There are no gray areas when it comes to antimicrobial product labels. And the EPA takes all label statements and proper product usage very seriously. Take a look at the label on any bottle of any disinfectant, sanitizer or other antimicrobial product. Federal Law requires manufacturers to insert the following sentence directly under the product label's Directions for Use: "It is a violation of Federal Law to use this product in a manner inconsistent with its labeling."
For example, if you are searching an antimicrobial product's label to confirm it is capable of sanitizing carpets (PermaSafe CLEAN STEP 1 is, but few others are), or can both clean and disinfect a surface in one step, and can do so without the need to rinse the surface with water before or after applying it (CLEAN, STEP 1 can, but most others can't), or to verify it can be used on Food Contact Surfaces like CLEAN can, and no such statements exist on its label, it's because the product is either not capable of achieving such standards, not safe for such uses, or has otherwise failed to satisfy the EPA's testing standards for these uses. Regardless of the reason, it cannot be used for such purposes.
Further, if an antimicrobial product's bottle label lists "fogging" as an application method option for cleaning, but doesn't also specifically list fogging as an application option for sanitization or disinfection, both of which represent very specific levels of germ reduction, that product can only be applied with a fogger for cleaning, not for attempting to achieve sanitization or disinfection.
By way of example, the following text is from the "TO CLEAN" section of a popular disinfectant cleaner's bottle label. Despite this product being EPA registered and labeled as a "Disinfectant, Sanitizer, Cleaner, Deodorizer and Allergen Remover," Cleaning is the only use that includes Fogging as an application method option:
TO CLEAN via Fogging: This product can be applied effectively with a fogger as a supplement to normal cleaning procedures on restoration and remediation projects in confined, vacant areas of schools, healthcare facilities and other vacant, indoor areas. It is effective for pre-cleaning or as a supplement to final cleaning.
Now note the below text, from the "DISINFECTION" section of PermaSafe CLEAN, STEP 1's label, confirming that, among other product uses, fogging is an approved application method option for disinfection:
TO DISINFECT HARD NON-POROUS SURFACES: This product can be applied by fogging or misting to disinfect hard, nonporous surfaces. Apply fogging or misting until surface is moist using equipment manufacturer's directions for use.

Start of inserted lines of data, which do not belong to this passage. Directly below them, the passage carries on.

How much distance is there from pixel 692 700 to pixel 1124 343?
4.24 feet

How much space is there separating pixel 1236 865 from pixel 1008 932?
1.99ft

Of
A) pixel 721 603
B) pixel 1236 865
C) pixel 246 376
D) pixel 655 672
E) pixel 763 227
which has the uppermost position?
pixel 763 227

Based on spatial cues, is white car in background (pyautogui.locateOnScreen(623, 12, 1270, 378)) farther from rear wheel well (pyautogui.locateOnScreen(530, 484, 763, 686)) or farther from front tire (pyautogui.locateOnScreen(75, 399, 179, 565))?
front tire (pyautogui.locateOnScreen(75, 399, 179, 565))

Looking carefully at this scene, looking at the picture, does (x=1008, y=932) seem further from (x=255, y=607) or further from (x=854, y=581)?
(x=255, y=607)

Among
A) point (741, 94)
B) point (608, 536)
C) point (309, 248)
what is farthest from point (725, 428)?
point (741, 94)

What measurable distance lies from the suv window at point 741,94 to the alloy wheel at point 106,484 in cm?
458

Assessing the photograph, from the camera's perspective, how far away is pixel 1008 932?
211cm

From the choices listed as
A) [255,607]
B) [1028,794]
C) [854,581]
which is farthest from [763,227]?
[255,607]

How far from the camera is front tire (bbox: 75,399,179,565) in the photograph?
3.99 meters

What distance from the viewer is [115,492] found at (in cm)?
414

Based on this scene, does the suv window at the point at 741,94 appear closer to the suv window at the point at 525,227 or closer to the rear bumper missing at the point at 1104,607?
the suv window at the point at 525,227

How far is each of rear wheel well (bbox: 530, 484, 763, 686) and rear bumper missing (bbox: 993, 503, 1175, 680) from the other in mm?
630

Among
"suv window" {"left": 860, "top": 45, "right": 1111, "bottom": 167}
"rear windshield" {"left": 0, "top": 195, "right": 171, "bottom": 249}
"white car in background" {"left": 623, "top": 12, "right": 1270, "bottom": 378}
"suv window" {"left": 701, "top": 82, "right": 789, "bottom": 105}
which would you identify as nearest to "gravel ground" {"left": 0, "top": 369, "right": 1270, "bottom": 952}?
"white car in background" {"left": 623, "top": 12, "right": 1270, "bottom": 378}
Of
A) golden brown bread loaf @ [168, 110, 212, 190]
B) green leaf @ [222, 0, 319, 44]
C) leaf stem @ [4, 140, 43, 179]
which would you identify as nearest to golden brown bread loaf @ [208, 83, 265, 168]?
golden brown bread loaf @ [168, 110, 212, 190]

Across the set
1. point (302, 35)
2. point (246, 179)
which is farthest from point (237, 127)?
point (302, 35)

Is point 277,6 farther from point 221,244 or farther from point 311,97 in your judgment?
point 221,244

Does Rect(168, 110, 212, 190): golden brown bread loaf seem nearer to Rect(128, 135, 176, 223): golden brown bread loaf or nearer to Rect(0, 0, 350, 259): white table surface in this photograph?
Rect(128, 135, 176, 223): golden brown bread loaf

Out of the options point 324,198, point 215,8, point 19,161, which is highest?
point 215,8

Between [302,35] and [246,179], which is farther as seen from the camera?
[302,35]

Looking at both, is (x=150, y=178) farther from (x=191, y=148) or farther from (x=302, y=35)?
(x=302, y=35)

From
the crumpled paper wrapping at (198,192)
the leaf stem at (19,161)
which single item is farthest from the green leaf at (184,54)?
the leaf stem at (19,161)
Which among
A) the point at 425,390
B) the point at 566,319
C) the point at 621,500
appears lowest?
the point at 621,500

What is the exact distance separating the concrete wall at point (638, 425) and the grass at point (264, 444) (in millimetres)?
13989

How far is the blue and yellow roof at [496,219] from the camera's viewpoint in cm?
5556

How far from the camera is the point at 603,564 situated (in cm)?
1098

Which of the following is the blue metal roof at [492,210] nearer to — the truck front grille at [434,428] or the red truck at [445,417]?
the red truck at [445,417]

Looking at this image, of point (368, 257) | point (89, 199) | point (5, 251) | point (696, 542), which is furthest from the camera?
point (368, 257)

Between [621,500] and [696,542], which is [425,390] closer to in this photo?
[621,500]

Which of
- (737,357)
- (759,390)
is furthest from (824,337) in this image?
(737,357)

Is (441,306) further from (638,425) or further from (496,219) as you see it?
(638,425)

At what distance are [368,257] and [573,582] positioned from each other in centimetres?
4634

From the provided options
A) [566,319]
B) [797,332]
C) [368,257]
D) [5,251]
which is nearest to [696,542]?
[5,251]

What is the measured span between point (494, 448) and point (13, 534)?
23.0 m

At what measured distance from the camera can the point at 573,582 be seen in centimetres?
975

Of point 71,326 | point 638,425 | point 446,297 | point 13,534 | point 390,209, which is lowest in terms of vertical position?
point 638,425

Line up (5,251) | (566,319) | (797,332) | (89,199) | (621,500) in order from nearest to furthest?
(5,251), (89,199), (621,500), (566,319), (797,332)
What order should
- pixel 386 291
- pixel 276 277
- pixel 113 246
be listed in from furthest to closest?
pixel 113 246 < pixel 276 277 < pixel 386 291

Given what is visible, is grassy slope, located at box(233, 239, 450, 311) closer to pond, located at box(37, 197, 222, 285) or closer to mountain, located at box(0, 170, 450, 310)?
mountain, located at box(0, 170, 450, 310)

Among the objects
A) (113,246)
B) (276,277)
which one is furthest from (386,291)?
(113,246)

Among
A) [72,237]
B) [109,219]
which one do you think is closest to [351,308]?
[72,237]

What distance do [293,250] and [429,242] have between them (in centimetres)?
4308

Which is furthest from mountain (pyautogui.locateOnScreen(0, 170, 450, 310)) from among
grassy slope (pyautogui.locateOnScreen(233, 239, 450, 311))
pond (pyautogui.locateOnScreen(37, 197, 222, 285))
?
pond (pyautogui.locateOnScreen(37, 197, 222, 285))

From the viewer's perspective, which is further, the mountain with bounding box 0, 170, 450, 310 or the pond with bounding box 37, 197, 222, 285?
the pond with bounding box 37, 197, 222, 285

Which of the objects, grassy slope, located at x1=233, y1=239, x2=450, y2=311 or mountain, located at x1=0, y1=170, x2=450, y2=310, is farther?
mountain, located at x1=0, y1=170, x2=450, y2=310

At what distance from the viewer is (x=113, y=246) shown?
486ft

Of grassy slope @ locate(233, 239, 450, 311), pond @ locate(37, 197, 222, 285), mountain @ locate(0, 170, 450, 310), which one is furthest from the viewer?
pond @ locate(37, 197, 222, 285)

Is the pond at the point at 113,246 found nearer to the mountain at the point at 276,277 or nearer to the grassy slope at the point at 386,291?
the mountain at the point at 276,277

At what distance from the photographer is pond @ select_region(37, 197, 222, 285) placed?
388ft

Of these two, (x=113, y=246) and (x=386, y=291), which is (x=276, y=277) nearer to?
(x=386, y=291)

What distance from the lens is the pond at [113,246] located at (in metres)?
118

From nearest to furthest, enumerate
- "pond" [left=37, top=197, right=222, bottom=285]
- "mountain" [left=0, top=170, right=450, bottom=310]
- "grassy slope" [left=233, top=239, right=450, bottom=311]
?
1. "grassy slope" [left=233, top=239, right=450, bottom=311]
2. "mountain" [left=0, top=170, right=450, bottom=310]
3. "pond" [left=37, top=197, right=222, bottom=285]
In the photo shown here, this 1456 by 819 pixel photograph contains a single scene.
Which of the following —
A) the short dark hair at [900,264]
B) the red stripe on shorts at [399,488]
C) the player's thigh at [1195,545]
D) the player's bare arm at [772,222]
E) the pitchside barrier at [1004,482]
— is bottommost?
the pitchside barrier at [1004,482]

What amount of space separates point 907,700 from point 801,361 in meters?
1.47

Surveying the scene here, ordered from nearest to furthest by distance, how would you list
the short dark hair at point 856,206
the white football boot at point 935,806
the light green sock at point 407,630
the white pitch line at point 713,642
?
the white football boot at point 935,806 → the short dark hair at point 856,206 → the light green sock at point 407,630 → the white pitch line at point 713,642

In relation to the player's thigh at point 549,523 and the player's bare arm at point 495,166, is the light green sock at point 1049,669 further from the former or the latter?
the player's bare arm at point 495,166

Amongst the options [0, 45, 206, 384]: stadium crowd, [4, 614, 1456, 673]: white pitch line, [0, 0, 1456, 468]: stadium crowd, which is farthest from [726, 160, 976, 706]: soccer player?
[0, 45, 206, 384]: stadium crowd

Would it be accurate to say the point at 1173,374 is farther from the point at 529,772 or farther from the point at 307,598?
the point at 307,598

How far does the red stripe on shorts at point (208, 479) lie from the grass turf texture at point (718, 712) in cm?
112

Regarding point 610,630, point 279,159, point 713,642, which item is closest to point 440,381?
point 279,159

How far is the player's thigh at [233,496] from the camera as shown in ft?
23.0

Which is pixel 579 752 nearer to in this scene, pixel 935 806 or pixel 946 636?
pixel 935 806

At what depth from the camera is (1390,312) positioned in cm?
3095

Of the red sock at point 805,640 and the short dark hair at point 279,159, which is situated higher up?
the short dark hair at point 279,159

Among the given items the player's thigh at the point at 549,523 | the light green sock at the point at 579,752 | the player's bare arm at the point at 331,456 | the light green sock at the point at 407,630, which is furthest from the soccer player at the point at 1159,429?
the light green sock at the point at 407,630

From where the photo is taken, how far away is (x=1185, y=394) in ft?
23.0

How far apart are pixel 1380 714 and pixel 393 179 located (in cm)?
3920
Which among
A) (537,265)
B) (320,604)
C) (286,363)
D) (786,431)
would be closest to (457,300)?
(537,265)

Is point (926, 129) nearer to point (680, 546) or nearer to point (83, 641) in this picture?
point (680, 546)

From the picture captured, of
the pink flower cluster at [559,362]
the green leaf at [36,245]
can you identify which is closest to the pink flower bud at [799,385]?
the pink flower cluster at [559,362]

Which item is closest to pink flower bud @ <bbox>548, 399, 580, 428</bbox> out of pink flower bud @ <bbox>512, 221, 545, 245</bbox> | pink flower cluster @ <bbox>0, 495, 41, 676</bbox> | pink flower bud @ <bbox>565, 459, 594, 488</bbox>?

In each of these examples, it would not only be unsafe, but also a "Violation of Federal Law" to use the antimicrobial product to perform a task that it wasn't specifically approved for. And in a commercial setting, such use could become a serious problem if a business was claiming a certain surface or area was sanitized or disinfected, when the antimicrobial product used was incapable of achieving those standards, or if that product's unsafe use endangered a customer or employee.